A safe CO2 injection rate is essential for any storage reservoir to avoid and or minimize fluids leakage. In a faulted storage reservoir, an excessively high CO2 injection rate may lead to in situ stress changes that can cause fault activation or dilation with associated effective permeability change, seal fracturing/fracture propagation, and potential increase in leakage rate. While the dynamics of coupled fault mechanics and leakage is not explicitly considered in this manuscript, the relationship between injection rate and leakage through a pre-existing fault of constant aperture is simulated to explore the range of potential leakage. Uncertainty in the sensitivity of the model to injection rate is explored using three different CO2 injection rates: 0.13773 m3/s, 0.27546 m3/s and 0.41319 m3/s. Simulation results are considered at several observation points (Figure 3) where we predict and compare distributions of pressure, CO2 mole fraction, density, viscosity, specific heat capacity and thermal conductivity. For the sensitivity analyses in this section, we consider fracture aperture is 100 µm; the temperature gradient is 0.02 °C per meter; the longitudinal dispersivity and transverse dispersivity are 5.0 m and 0.5 m, respectively.
In Figure 4a–c, we observe that close to the injection point pressure evolvement is high, and pressure decreases to the far-field observation points. We also notice in observation point 1, after 18 days, pressure starts to fall for all injection rates, while in observation points 2 and 3, with the injection rate increase, pressure decrease rate reduced.

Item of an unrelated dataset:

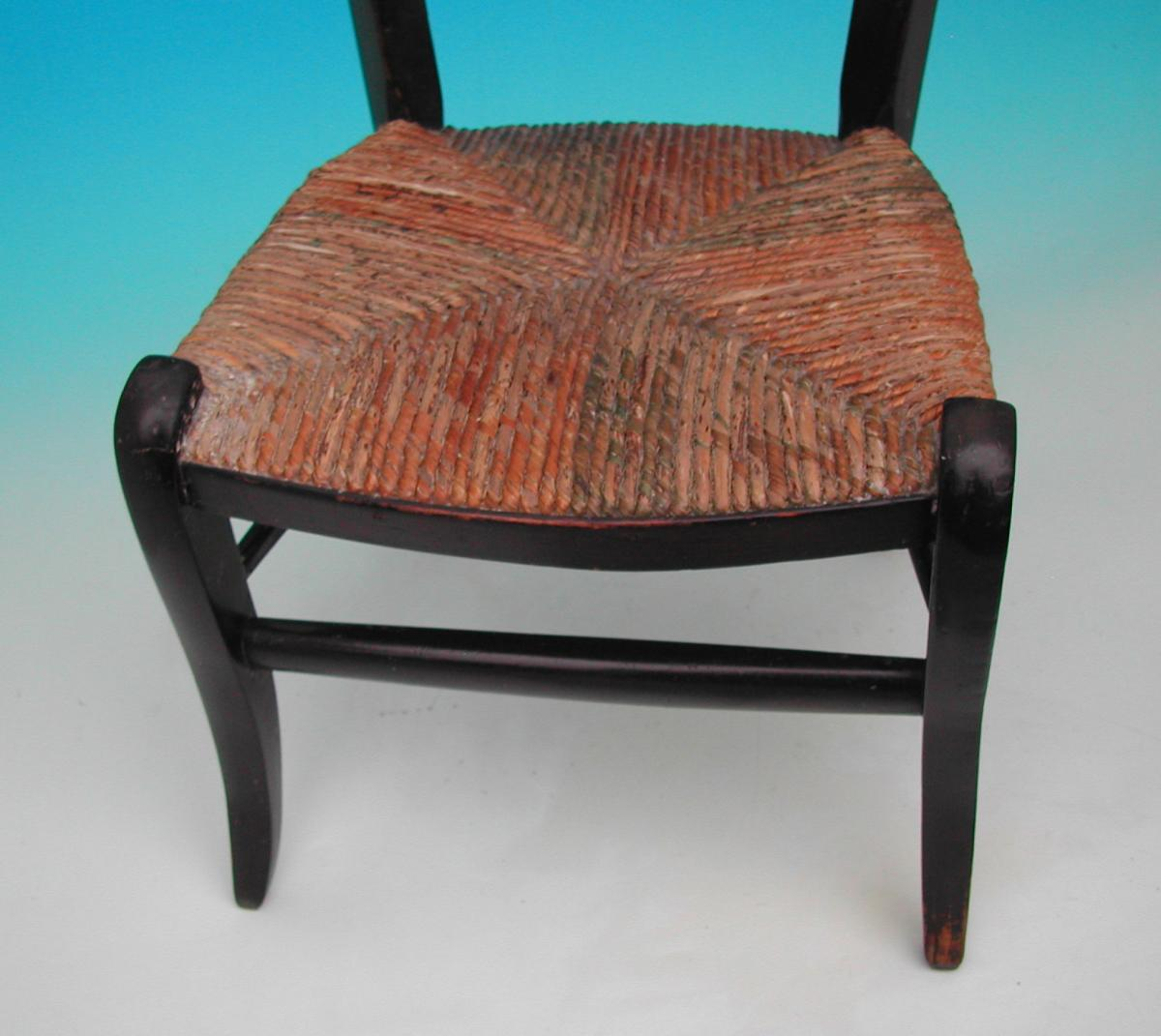 Exceptionnel Antique Regency Furniture 19thc Painted Childs Chair (c. 1820 To C. 1830  English)
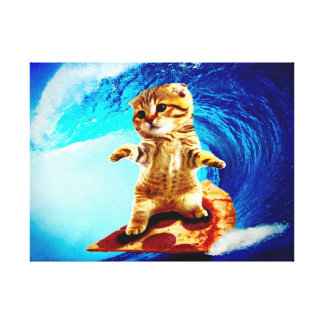 Pizza Surfing Cat Canvas Print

It is noteworthy that during the CO2 injection, the mean effective stress decreases [10]. In the early stage of CO2 injection, if the buildup pressure exceeds the allowable stress limit of the porous medium, a fracture may propagate along the compromised faulted reservoir [46]. Moreover, the ratio of the minimum to the maximum injection rate, we assume 3, while we observe that the maximum pressure build-up ratios are 1.128, 1.05 and 1.04, for observation points 1, 2 and 3, respectively. Furthermore, for all injection rates, along the observation points 1 and 2, incremental pressure approach to the steady-state condition, while in observation 3, after 300 days such a condition is not yet achieved, which also justifies the CO2 distribution as we illustrate in Figure 5.
Figure 5 shows the effect of varying CO2 injection rates on the distribution of CO2 saturation (fluid phase mole fraction). We observe that with injection rates 0.13773 m3/s, 0.27546 m3/s and 0.41319 m3/s, in the observation point 1, CO2 reaches full saturation after 231 days, 99 days and 60 days, respectively. CO2 saturation in the top formation observation point (Figure 3 and Figure 5), ranges from 0.013 and 0.944 for injection rates 0.13773 m3/s and 0.41319 m3/s, after 300 days.
To avoid the repetition of similar illustrations, in Figure 6, we present the spatial distribution of pressure, CO2 saturation, and fluids properties for the study model domain (Figure 3) after 300 days considering the largest CO2 injection rate (0.41319 m3/s).

5.2. Thermal Effect

The temperature of CO2 between the storage reservoir and the transitional storage tank is different. Therefore, it is essential to study the thermal effect of safe reservoir design. Oldenburg [41] also reported that during CO2 injection, due to the thermal effect, residual fluids in the storage reservoir may freeze and developed thermal stress could generate fracture in the storage reservoir. To explore the potential impact of this phenomenon, we compare injection under both the isothermal and the non-isothermal conditions (considering three thermal gradients: 0.02, 0.025, and 0.030 °C per meter).
Mathias et al. [47] also demonstrated that during injection, CO2 displaces reservoir fluids causing a gradual pressure increase; as CO2 expands from the injection point, the reservoir pressure begins to drop. We also observe a similar phenomenon in simulations herein. Figure 7 illustrates the thermal effect on the pressure distribution close to the injection point and the far-field observation points. We find that with the increase of temperature in the near field, there is a decrease in pressure. However, over time, a decrease in temperature and the corresponding increase in pressure is observed in the far-field. We also notice that the temperature gradient effect is significant in the CO2 mole fraction distribution, and with the increase of the thermal gradient, the CO2 mole fraction also increases (see Figure 8).
We also present the effect temperature distribution in Figure 9 and Figure 10 for the highest thermal gradient Δ T = 0.03 °C per meter, and the isothermal condition. We find that the temperature starts to drop for the non-isothermal state near the injection point. Comparing Figure 9 and Figure 10, we find that the distribution of fluids properties (e.g., density, viscosity) is influenced by the thermal gradient. Additionally, the maximum developed pressure and density in the isothermal condition are higher than in the non-isothermal condition.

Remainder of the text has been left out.